(Source passage)
════════
Tuesday, December 02, 2008

W-L Records of Mussina and Contemporaries

The retirement of Mike Mussina and the imminent departure of the rest of a roughly contemporary group of great pitchers that many lump together (Clemens, Maddux, Johnson, Smoltz, Glavine, Schilling, Martinez, Brown) has led to a number of discussions about how they stack up, which ones are worthy of the Hall of Fame, and the like. I don’t wish to enter the Hall of Fame debate, but I do want to provide a little bit of information and use this as an opportunity to re-make a larger point.

In the course of these discussions, sometimes pitcher W-L records are brought up. I have no particular desire to promote their inclusion in these discussions, but to the extent that it is inevitable that they will be used, I do wish that people would take the time to really think about how to evaluate them, and the assumptions that their approach entails.

Everyone who is reading this blog knows about the deficiencies of pitcher W-L record as a serious analytical tool. At the risk of being patronizing, I will list some of the biggies:

1) they are heavily affected by the offensive performance of the pitcher’s teammates
2) the accounting rules used to assign them are outdated and often result in questionable (to put it generously) results
3) they are heavily affected, in the modern era at least, by a pitcher’s bullpen support
4) like most other basic pitching measures, they do not isolate the pitcher’s efforts from those of the fielders behind him

On the other hand, there are a few good things to be said about them:

1) they are inherently (at least as a W% or a W/L ratio) park and era adjusted, as the mean is .500 always and forever
2) if you subscribe to the notion that a player really only adds value in games his team ends up winning (I don’t), at least a pitcher’s win is always a team win
3) when analyzed, they often lead to similar conclusions as other measures of pitching effectiveness; they are positively and fairly strongly correlated with ERA and similar metrics

Please do not get me wrong--I don’t believe that the positives outweigh the negatives. However, they are not going anywhere, and some people will continue to use them to evaluate pitchers. With that being the case, the question that I am addressing is “How can W-L records be interpreted so as to make the best estimate of a pitcher’s true value?”

Ideally, run support data can be used (either average or discrete figures from each game) to provide context for the W-L record. However, this introduces the issue of park effects, which we previously could ignore, one of the positive attributes of W-L. There is a bit more math involved as well, which may not deter me or you but will lose many of the fans who continue to rely on W-L. Additionally, there is the problem of past seasons not covered by the efforts of Retrosheet and others. Pointing out these drawbacks is not an attempt to shun this approach in favor of what is to follow, which admittedly is a more rudimentary and less optimal approach.
════════
(Record set)
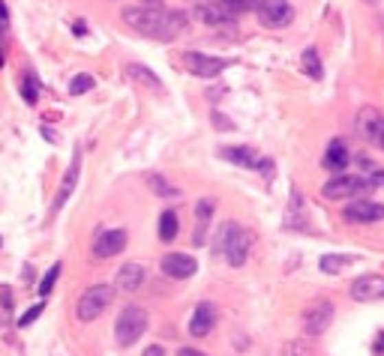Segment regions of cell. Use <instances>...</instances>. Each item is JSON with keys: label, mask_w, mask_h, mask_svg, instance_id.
I'll return each mask as SVG.
<instances>
[{"label": "cell", "mask_w": 384, "mask_h": 356, "mask_svg": "<svg viewBox=\"0 0 384 356\" xmlns=\"http://www.w3.org/2000/svg\"><path fill=\"white\" fill-rule=\"evenodd\" d=\"M124 24H129L135 33L150 39H159V43H171L177 33L186 30V15L174 12V10H162V6H133V10H124Z\"/></svg>", "instance_id": "obj_1"}, {"label": "cell", "mask_w": 384, "mask_h": 356, "mask_svg": "<svg viewBox=\"0 0 384 356\" xmlns=\"http://www.w3.org/2000/svg\"><path fill=\"white\" fill-rule=\"evenodd\" d=\"M216 252L228 261V267H243L252 252V234L238 222H225L216 239Z\"/></svg>", "instance_id": "obj_2"}, {"label": "cell", "mask_w": 384, "mask_h": 356, "mask_svg": "<svg viewBox=\"0 0 384 356\" xmlns=\"http://www.w3.org/2000/svg\"><path fill=\"white\" fill-rule=\"evenodd\" d=\"M147 333V311L142 305H126L120 318L114 320V338L120 347H133Z\"/></svg>", "instance_id": "obj_3"}, {"label": "cell", "mask_w": 384, "mask_h": 356, "mask_svg": "<svg viewBox=\"0 0 384 356\" xmlns=\"http://www.w3.org/2000/svg\"><path fill=\"white\" fill-rule=\"evenodd\" d=\"M111 302H114V287L111 285H93V287H87V291L78 296L76 318L81 320V324H93V320L100 318Z\"/></svg>", "instance_id": "obj_4"}, {"label": "cell", "mask_w": 384, "mask_h": 356, "mask_svg": "<svg viewBox=\"0 0 384 356\" xmlns=\"http://www.w3.org/2000/svg\"><path fill=\"white\" fill-rule=\"evenodd\" d=\"M330 320H333V302L328 296H318V300L309 302L304 314H300V329H304V335L318 338V335H324Z\"/></svg>", "instance_id": "obj_5"}, {"label": "cell", "mask_w": 384, "mask_h": 356, "mask_svg": "<svg viewBox=\"0 0 384 356\" xmlns=\"http://www.w3.org/2000/svg\"><path fill=\"white\" fill-rule=\"evenodd\" d=\"M181 63H183L186 72H192V75H199V78H216L228 66V60H223V57H210V54H201V51H183Z\"/></svg>", "instance_id": "obj_6"}, {"label": "cell", "mask_w": 384, "mask_h": 356, "mask_svg": "<svg viewBox=\"0 0 384 356\" xmlns=\"http://www.w3.org/2000/svg\"><path fill=\"white\" fill-rule=\"evenodd\" d=\"M372 183L370 180H363V177H333V180H328V183L321 186V195L328 198V201H348V198L366 192Z\"/></svg>", "instance_id": "obj_7"}, {"label": "cell", "mask_w": 384, "mask_h": 356, "mask_svg": "<svg viewBox=\"0 0 384 356\" xmlns=\"http://www.w3.org/2000/svg\"><path fill=\"white\" fill-rule=\"evenodd\" d=\"M258 19L264 27H289L294 21V6L289 0H261Z\"/></svg>", "instance_id": "obj_8"}, {"label": "cell", "mask_w": 384, "mask_h": 356, "mask_svg": "<svg viewBox=\"0 0 384 356\" xmlns=\"http://www.w3.org/2000/svg\"><path fill=\"white\" fill-rule=\"evenodd\" d=\"M126 248V230L124 228H109V230H100L93 239V254L100 261L105 258H114V254H120Z\"/></svg>", "instance_id": "obj_9"}, {"label": "cell", "mask_w": 384, "mask_h": 356, "mask_svg": "<svg viewBox=\"0 0 384 356\" xmlns=\"http://www.w3.org/2000/svg\"><path fill=\"white\" fill-rule=\"evenodd\" d=\"M342 216H346V222H351V225H372V222L384 219V204H379V201H351Z\"/></svg>", "instance_id": "obj_10"}, {"label": "cell", "mask_w": 384, "mask_h": 356, "mask_svg": "<svg viewBox=\"0 0 384 356\" xmlns=\"http://www.w3.org/2000/svg\"><path fill=\"white\" fill-rule=\"evenodd\" d=\"M351 300L354 302H379L384 300V276H361L351 285Z\"/></svg>", "instance_id": "obj_11"}, {"label": "cell", "mask_w": 384, "mask_h": 356, "mask_svg": "<svg viewBox=\"0 0 384 356\" xmlns=\"http://www.w3.org/2000/svg\"><path fill=\"white\" fill-rule=\"evenodd\" d=\"M195 270H199V263H195L192 254L168 252L166 258H162V272H166L168 278H192Z\"/></svg>", "instance_id": "obj_12"}, {"label": "cell", "mask_w": 384, "mask_h": 356, "mask_svg": "<svg viewBox=\"0 0 384 356\" xmlns=\"http://www.w3.org/2000/svg\"><path fill=\"white\" fill-rule=\"evenodd\" d=\"M214 327H216V305L210 300H204V302L195 305V311H192L190 335L204 338V335H210V329H214Z\"/></svg>", "instance_id": "obj_13"}, {"label": "cell", "mask_w": 384, "mask_h": 356, "mask_svg": "<svg viewBox=\"0 0 384 356\" xmlns=\"http://www.w3.org/2000/svg\"><path fill=\"white\" fill-rule=\"evenodd\" d=\"M195 19L201 24H210V27H223V24L234 21V15L225 12L219 3H214V0H199V3H195Z\"/></svg>", "instance_id": "obj_14"}, {"label": "cell", "mask_w": 384, "mask_h": 356, "mask_svg": "<svg viewBox=\"0 0 384 356\" xmlns=\"http://www.w3.org/2000/svg\"><path fill=\"white\" fill-rule=\"evenodd\" d=\"M78 174H81V147H76V153H72V162H69V171H67V177H63V183H60V192L54 195V213L69 201V195H72V192H76Z\"/></svg>", "instance_id": "obj_15"}, {"label": "cell", "mask_w": 384, "mask_h": 356, "mask_svg": "<svg viewBox=\"0 0 384 356\" xmlns=\"http://www.w3.org/2000/svg\"><path fill=\"white\" fill-rule=\"evenodd\" d=\"M381 123H384V117L379 114V108H363L357 114V135L375 144V141H379V132H381Z\"/></svg>", "instance_id": "obj_16"}, {"label": "cell", "mask_w": 384, "mask_h": 356, "mask_svg": "<svg viewBox=\"0 0 384 356\" xmlns=\"http://www.w3.org/2000/svg\"><path fill=\"white\" fill-rule=\"evenodd\" d=\"M144 285V267L142 263H124L117 272V291H124V294H135L138 287Z\"/></svg>", "instance_id": "obj_17"}, {"label": "cell", "mask_w": 384, "mask_h": 356, "mask_svg": "<svg viewBox=\"0 0 384 356\" xmlns=\"http://www.w3.org/2000/svg\"><path fill=\"white\" fill-rule=\"evenodd\" d=\"M219 156L231 165H240V168H258L261 162V156L252 147H219Z\"/></svg>", "instance_id": "obj_18"}, {"label": "cell", "mask_w": 384, "mask_h": 356, "mask_svg": "<svg viewBox=\"0 0 384 356\" xmlns=\"http://www.w3.org/2000/svg\"><path fill=\"white\" fill-rule=\"evenodd\" d=\"M324 168L328 171H346L348 168V147L342 144V141H330V147H328V153H324Z\"/></svg>", "instance_id": "obj_19"}, {"label": "cell", "mask_w": 384, "mask_h": 356, "mask_svg": "<svg viewBox=\"0 0 384 356\" xmlns=\"http://www.w3.org/2000/svg\"><path fill=\"white\" fill-rule=\"evenodd\" d=\"M126 75L133 78V81H138L142 87H147V90H159V87H162L159 75H157V72L147 69L144 63H126Z\"/></svg>", "instance_id": "obj_20"}, {"label": "cell", "mask_w": 384, "mask_h": 356, "mask_svg": "<svg viewBox=\"0 0 384 356\" xmlns=\"http://www.w3.org/2000/svg\"><path fill=\"white\" fill-rule=\"evenodd\" d=\"M351 263H354V258H351V254H324L321 261H318V267H321L324 272H328V276H337V272H342L346 267H351Z\"/></svg>", "instance_id": "obj_21"}, {"label": "cell", "mask_w": 384, "mask_h": 356, "mask_svg": "<svg viewBox=\"0 0 384 356\" xmlns=\"http://www.w3.org/2000/svg\"><path fill=\"white\" fill-rule=\"evenodd\" d=\"M21 96H24V102H27V105H36V99H39V78L34 75V69H24V75H21Z\"/></svg>", "instance_id": "obj_22"}, {"label": "cell", "mask_w": 384, "mask_h": 356, "mask_svg": "<svg viewBox=\"0 0 384 356\" xmlns=\"http://www.w3.org/2000/svg\"><path fill=\"white\" fill-rule=\"evenodd\" d=\"M177 230H181V222H177V213L174 210H166L159 219V239H166V243H171V239L177 237Z\"/></svg>", "instance_id": "obj_23"}, {"label": "cell", "mask_w": 384, "mask_h": 356, "mask_svg": "<svg viewBox=\"0 0 384 356\" xmlns=\"http://www.w3.org/2000/svg\"><path fill=\"white\" fill-rule=\"evenodd\" d=\"M300 66H304V69H306L315 81L324 78V69H321V60H318V51H315V48H306V51L300 54Z\"/></svg>", "instance_id": "obj_24"}, {"label": "cell", "mask_w": 384, "mask_h": 356, "mask_svg": "<svg viewBox=\"0 0 384 356\" xmlns=\"http://www.w3.org/2000/svg\"><path fill=\"white\" fill-rule=\"evenodd\" d=\"M147 183H150L153 192L162 195V198H181V189H177V186H171L166 177H150Z\"/></svg>", "instance_id": "obj_25"}, {"label": "cell", "mask_w": 384, "mask_h": 356, "mask_svg": "<svg viewBox=\"0 0 384 356\" xmlns=\"http://www.w3.org/2000/svg\"><path fill=\"white\" fill-rule=\"evenodd\" d=\"M214 210H216V201H214V198H201V201L195 204V216H199L201 225H207L210 216H214Z\"/></svg>", "instance_id": "obj_26"}, {"label": "cell", "mask_w": 384, "mask_h": 356, "mask_svg": "<svg viewBox=\"0 0 384 356\" xmlns=\"http://www.w3.org/2000/svg\"><path fill=\"white\" fill-rule=\"evenodd\" d=\"M57 276H60V263H54V267L45 272V278L39 281V294H43V296H48V294H52V287H54Z\"/></svg>", "instance_id": "obj_27"}, {"label": "cell", "mask_w": 384, "mask_h": 356, "mask_svg": "<svg viewBox=\"0 0 384 356\" xmlns=\"http://www.w3.org/2000/svg\"><path fill=\"white\" fill-rule=\"evenodd\" d=\"M91 87H93V78L91 75H76V78H72V84H69V93L72 96H81V93H87Z\"/></svg>", "instance_id": "obj_28"}, {"label": "cell", "mask_w": 384, "mask_h": 356, "mask_svg": "<svg viewBox=\"0 0 384 356\" xmlns=\"http://www.w3.org/2000/svg\"><path fill=\"white\" fill-rule=\"evenodd\" d=\"M285 356H315V353L306 342H289L285 344Z\"/></svg>", "instance_id": "obj_29"}, {"label": "cell", "mask_w": 384, "mask_h": 356, "mask_svg": "<svg viewBox=\"0 0 384 356\" xmlns=\"http://www.w3.org/2000/svg\"><path fill=\"white\" fill-rule=\"evenodd\" d=\"M219 6H223L225 12H231V15H238V12H247L249 10V0H219Z\"/></svg>", "instance_id": "obj_30"}, {"label": "cell", "mask_w": 384, "mask_h": 356, "mask_svg": "<svg viewBox=\"0 0 384 356\" xmlns=\"http://www.w3.org/2000/svg\"><path fill=\"white\" fill-rule=\"evenodd\" d=\"M43 311H45V302H36L34 309H27V311H24L21 318H19V327H30V324H34V320H36Z\"/></svg>", "instance_id": "obj_31"}, {"label": "cell", "mask_w": 384, "mask_h": 356, "mask_svg": "<svg viewBox=\"0 0 384 356\" xmlns=\"http://www.w3.org/2000/svg\"><path fill=\"white\" fill-rule=\"evenodd\" d=\"M214 123H216L219 129H234V123H231V120H225V117H219L216 111H214Z\"/></svg>", "instance_id": "obj_32"}, {"label": "cell", "mask_w": 384, "mask_h": 356, "mask_svg": "<svg viewBox=\"0 0 384 356\" xmlns=\"http://www.w3.org/2000/svg\"><path fill=\"white\" fill-rule=\"evenodd\" d=\"M6 21H10V12H6V3L0 0V30L6 27Z\"/></svg>", "instance_id": "obj_33"}, {"label": "cell", "mask_w": 384, "mask_h": 356, "mask_svg": "<svg viewBox=\"0 0 384 356\" xmlns=\"http://www.w3.org/2000/svg\"><path fill=\"white\" fill-rule=\"evenodd\" d=\"M144 356H166V351H162L159 344H150V347L144 351Z\"/></svg>", "instance_id": "obj_34"}, {"label": "cell", "mask_w": 384, "mask_h": 356, "mask_svg": "<svg viewBox=\"0 0 384 356\" xmlns=\"http://www.w3.org/2000/svg\"><path fill=\"white\" fill-rule=\"evenodd\" d=\"M177 356H204V353H199L195 347H181V351H177Z\"/></svg>", "instance_id": "obj_35"}, {"label": "cell", "mask_w": 384, "mask_h": 356, "mask_svg": "<svg viewBox=\"0 0 384 356\" xmlns=\"http://www.w3.org/2000/svg\"><path fill=\"white\" fill-rule=\"evenodd\" d=\"M375 351H379V353H384V333H381L379 338H375Z\"/></svg>", "instance_id": "obj_36"}, {"label": "cell", "mask_w": 384, "mask_h": 356, "mask_svg": "<svg viewBox=\"0 0 384 356\" xmlns=\"http://www.w3.org/2000/svg\"><path fill=\"white\" fill-rule=\"evenodd\" d=\"M375 144H379L381 150H384V123H381V132H379V141H375Z\"/></svg>", "instance_id": "obj_37"}, {"label": "cell", "mask_w": 384, "mask_h": 356, "mask_svg": "<svg viewBox=\"0 0 384 356\" xmlns=\"http://www.w3.org/2000/svg\"><path fill=\"white\" fill-rule=\"evenodd\" d=\"M0 66H3V54H0Z\"/></svg>", "instance_id": "obj_38"}, {"label": "cell", "mask_w": 384, "mask_h": 356, "mask_svg": "<svg viewBox=\"0 0 384 356\" xmlns=\"http://www.w3.org/2000/svg\"><path fill=\"white\" fill-rule=\"evenodd\" d=\"M249 3H258V0H249Z\"/></svg>", "instance_id": "obj_39"}, {"label": "cell", "mask_w": 384, "mask_h": 356, "mask_svg": "<svg viewBox=\"0 0 384 356\" xmlns=\"http://www.w3.org/2000/svg\"><path fill=\"white\" fill-rule=\"evenodd\" d=\"M372 3H375V0H372Z\"/></svg>", "instance_id": "obj_40"}]
</instances>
════════
(Task requirements)
Transcribe word for word the part of the W-L records post starting with "W-L Records of" and going on through "a larger point.". Work from the W-L records post alone.

(Finished task)
W-L Records of Mussina and Contemporaries

The retirement of Mike Mussina and the imminent departure of the rest of a roughly contemporary group of great pitchers that many lump together (Clemens, Maddux, Johnson, Smoltz, Glavine, Schilling, Martinez, Brown) has led to a number of discussions about how they stack up, which ones are worthy of the Hall of Fame, and the like. I don’t wish to enter the Hall of Fame debate, but I do want to provide a little bit of information and use this as an opportunity to re-make a larger point.